Data rows:
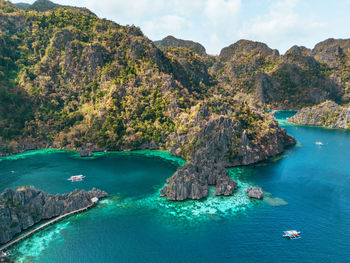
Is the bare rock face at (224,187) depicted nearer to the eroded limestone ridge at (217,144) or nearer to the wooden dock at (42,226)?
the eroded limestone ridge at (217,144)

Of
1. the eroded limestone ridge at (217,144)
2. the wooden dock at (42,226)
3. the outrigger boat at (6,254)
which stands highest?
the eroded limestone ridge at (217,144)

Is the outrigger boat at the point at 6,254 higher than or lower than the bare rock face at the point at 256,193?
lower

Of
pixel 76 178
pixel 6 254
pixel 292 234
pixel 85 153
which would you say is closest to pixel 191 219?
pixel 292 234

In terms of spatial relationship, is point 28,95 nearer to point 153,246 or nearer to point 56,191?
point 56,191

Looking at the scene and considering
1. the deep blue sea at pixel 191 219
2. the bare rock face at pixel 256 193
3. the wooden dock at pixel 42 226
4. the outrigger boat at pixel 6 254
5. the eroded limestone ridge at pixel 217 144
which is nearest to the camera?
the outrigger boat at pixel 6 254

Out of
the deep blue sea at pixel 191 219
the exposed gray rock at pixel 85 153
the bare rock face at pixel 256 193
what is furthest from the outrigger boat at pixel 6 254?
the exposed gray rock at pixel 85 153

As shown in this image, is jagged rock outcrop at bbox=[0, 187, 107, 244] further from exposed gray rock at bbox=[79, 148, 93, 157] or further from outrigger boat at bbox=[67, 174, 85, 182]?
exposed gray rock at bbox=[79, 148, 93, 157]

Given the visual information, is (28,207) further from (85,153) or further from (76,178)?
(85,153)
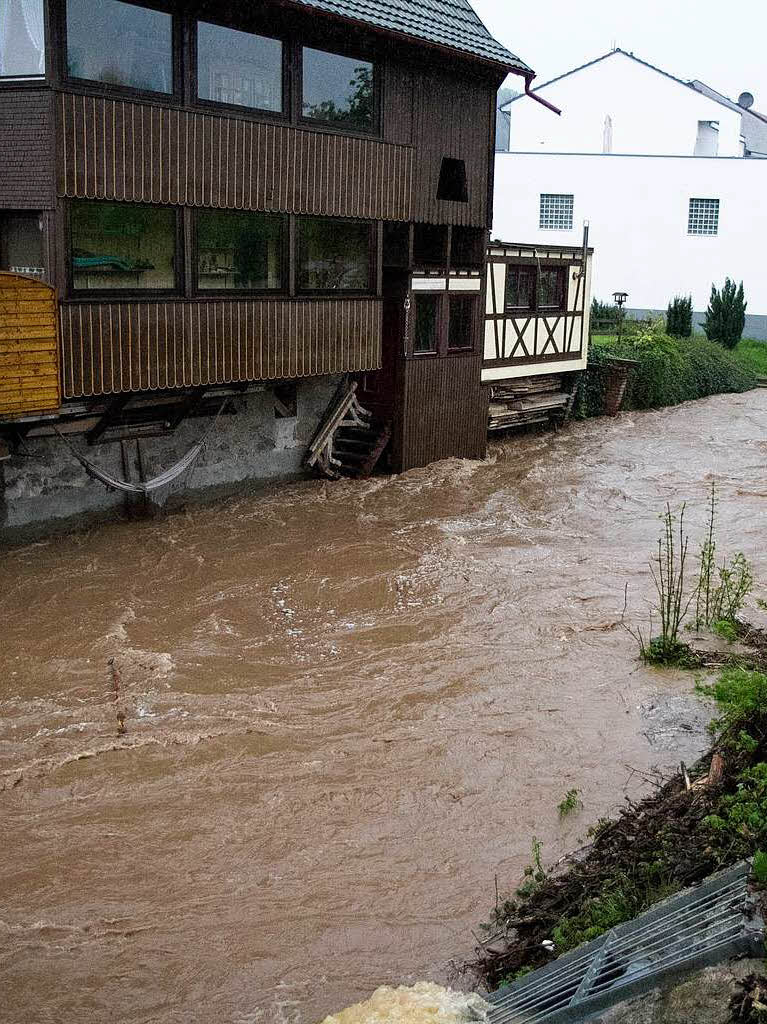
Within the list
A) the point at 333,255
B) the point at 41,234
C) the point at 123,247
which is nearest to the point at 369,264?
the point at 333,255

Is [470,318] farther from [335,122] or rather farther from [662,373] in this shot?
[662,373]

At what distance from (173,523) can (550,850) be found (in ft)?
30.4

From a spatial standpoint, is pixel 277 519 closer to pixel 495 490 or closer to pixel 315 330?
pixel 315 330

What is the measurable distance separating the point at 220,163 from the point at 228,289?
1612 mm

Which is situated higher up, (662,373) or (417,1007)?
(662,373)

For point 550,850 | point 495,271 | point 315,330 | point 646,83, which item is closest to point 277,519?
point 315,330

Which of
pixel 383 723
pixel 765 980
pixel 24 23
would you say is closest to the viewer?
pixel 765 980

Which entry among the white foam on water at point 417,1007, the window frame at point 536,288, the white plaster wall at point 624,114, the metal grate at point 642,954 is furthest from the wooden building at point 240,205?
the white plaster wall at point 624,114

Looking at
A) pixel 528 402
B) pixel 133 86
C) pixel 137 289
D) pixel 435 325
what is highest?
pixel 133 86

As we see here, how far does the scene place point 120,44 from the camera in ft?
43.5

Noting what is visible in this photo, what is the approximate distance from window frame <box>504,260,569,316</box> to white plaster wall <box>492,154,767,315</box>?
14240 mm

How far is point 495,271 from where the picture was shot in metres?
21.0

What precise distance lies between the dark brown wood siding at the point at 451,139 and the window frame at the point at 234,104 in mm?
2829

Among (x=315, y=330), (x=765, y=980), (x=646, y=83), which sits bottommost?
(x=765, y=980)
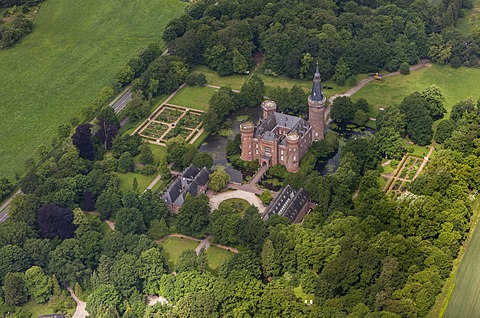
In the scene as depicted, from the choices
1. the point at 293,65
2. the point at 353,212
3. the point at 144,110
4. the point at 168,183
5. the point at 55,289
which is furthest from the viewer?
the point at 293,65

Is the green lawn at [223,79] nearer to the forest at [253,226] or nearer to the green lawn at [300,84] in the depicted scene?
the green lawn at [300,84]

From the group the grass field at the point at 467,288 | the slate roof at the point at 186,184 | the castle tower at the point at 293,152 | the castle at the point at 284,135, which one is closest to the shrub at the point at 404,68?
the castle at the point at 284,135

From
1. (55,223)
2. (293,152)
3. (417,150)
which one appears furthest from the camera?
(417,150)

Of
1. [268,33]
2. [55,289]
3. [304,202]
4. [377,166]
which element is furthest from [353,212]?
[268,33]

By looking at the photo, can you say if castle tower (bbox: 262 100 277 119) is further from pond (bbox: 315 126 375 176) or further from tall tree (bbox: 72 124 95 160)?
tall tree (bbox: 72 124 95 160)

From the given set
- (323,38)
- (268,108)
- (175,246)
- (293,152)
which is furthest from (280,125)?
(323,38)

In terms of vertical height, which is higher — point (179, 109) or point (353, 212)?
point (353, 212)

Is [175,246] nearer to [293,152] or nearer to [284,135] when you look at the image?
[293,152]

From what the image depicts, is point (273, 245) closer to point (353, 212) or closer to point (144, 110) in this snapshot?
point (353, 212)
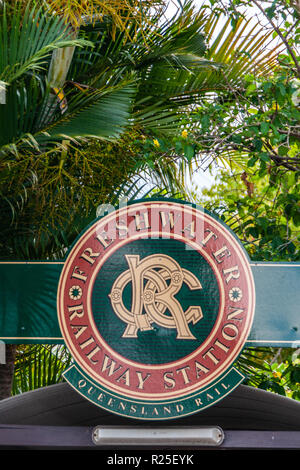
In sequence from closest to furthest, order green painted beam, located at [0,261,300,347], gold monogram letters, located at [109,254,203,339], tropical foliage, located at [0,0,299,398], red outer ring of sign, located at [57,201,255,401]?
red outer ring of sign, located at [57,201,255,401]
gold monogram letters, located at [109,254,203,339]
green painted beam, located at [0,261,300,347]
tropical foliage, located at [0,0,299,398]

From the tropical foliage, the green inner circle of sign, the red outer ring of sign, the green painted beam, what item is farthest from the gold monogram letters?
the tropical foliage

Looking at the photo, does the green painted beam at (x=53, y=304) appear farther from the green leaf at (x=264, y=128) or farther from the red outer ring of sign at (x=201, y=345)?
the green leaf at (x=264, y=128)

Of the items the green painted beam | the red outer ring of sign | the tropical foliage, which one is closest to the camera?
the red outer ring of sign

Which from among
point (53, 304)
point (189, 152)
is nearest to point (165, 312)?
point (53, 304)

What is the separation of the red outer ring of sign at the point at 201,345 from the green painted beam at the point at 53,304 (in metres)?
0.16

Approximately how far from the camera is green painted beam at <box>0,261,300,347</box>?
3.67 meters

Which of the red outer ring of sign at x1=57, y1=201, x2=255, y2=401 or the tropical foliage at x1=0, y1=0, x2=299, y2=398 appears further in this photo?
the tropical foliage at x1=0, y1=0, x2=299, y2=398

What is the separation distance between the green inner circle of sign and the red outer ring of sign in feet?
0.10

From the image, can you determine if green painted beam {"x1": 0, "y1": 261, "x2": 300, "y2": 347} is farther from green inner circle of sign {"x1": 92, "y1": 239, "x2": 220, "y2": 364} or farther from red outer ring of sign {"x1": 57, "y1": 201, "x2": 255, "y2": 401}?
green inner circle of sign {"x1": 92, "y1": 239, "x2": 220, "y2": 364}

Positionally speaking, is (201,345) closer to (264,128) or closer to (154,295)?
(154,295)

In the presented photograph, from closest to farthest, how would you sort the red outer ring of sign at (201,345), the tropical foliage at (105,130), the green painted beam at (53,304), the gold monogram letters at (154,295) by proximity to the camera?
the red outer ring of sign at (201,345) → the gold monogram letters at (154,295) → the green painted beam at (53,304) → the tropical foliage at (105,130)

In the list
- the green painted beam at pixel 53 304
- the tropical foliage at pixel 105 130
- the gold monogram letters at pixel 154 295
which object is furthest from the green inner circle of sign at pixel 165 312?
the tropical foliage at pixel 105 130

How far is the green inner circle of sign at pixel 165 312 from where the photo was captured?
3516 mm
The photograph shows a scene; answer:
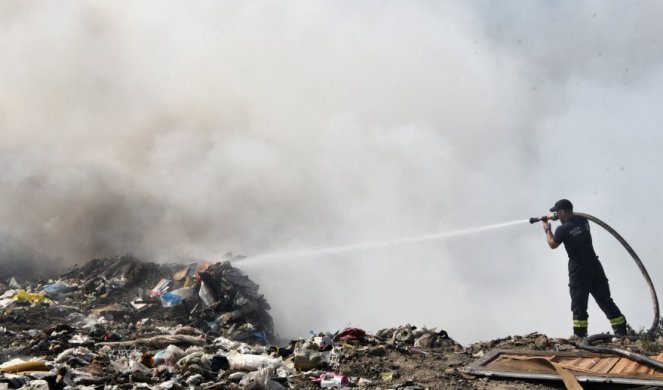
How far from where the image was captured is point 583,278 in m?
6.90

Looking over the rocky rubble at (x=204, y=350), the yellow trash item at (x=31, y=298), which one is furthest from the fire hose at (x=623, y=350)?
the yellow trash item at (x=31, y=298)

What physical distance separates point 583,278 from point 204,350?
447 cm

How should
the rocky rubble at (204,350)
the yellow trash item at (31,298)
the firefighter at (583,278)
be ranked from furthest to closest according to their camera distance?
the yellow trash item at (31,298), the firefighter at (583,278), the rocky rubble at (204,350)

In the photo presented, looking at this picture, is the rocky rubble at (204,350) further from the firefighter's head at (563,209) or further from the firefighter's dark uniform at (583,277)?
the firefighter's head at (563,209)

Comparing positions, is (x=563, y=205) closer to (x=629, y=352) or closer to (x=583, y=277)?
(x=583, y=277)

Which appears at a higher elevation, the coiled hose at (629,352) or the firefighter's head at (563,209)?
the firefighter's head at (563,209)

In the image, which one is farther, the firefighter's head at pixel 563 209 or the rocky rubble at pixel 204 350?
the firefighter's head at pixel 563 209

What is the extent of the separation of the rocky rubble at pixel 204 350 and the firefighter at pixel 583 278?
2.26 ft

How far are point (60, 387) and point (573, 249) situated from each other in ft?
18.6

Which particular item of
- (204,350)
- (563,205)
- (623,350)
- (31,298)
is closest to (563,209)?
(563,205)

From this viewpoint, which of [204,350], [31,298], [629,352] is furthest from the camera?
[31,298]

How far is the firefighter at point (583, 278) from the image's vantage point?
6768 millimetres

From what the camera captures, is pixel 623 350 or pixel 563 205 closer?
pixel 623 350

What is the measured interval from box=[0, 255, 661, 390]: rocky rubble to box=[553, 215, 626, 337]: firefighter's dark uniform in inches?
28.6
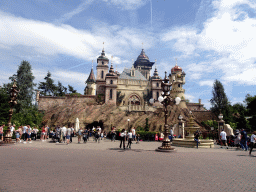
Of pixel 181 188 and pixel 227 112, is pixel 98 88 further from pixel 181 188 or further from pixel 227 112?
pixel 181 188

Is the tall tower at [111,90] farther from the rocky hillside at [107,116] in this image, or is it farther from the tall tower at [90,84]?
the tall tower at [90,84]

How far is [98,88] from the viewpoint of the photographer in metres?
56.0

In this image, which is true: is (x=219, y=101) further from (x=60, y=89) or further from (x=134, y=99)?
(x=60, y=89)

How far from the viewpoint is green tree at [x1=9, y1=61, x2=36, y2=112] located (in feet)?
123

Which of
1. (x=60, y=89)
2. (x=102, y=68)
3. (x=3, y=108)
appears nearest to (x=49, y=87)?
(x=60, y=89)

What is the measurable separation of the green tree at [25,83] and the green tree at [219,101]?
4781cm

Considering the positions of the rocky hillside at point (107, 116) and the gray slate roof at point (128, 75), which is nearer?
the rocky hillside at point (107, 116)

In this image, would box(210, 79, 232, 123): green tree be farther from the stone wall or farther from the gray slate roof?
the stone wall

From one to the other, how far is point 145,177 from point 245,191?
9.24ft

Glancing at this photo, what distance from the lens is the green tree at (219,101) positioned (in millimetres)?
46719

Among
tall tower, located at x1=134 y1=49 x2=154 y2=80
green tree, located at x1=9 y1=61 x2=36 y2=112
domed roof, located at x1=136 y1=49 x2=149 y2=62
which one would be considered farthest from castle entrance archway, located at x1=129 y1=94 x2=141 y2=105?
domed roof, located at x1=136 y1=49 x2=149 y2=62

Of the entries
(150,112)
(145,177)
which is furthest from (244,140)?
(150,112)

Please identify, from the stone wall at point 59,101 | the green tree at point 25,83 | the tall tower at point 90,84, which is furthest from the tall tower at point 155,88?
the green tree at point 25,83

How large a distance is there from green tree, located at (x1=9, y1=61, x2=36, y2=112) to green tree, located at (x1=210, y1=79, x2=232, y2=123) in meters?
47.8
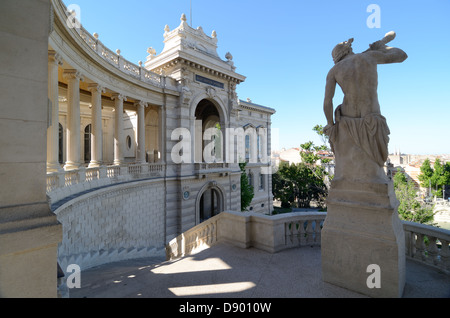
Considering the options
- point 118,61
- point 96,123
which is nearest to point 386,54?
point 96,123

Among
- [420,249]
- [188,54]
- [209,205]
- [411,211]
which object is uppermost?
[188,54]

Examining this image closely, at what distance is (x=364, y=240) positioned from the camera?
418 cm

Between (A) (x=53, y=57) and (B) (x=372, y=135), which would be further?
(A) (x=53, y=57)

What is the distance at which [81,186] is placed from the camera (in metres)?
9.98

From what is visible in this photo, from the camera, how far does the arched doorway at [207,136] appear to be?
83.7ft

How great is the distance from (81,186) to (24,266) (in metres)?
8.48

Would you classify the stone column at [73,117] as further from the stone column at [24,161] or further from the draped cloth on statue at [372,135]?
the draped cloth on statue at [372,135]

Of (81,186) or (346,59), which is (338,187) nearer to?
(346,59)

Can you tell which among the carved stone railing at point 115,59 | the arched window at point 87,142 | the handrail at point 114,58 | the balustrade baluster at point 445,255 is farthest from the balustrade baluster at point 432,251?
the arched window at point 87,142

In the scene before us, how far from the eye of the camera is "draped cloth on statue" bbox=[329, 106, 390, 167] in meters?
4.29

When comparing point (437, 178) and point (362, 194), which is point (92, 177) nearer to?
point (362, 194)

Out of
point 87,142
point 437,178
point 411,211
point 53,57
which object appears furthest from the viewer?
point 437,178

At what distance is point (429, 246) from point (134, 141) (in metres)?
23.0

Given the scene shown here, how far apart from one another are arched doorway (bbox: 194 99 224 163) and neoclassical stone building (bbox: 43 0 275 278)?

## EXERCISE DESCRIPTION
Quote the rows above word for word, from the line containing "Of the items" through the line containing "3.67 meters", with both of those lines included.

## COMPLETED EXERCISE
Of the items the green painted beam | the red outer ring of sign | the tropical foliage, which one is closest to the camera?
the red outer ring of sign

Which from among
point (53, 304)
point (189, 152)
is nearest to point (165, 312)?
point (53, 304)

What is the separation of the red outer ring of sign at the point at 201,345 from the green painted beam at the point at 53,304 (in metres)?
0.16

Approximately how far from the camera is green painted beam at <box>0,261,300,347</box>?
3.67 meters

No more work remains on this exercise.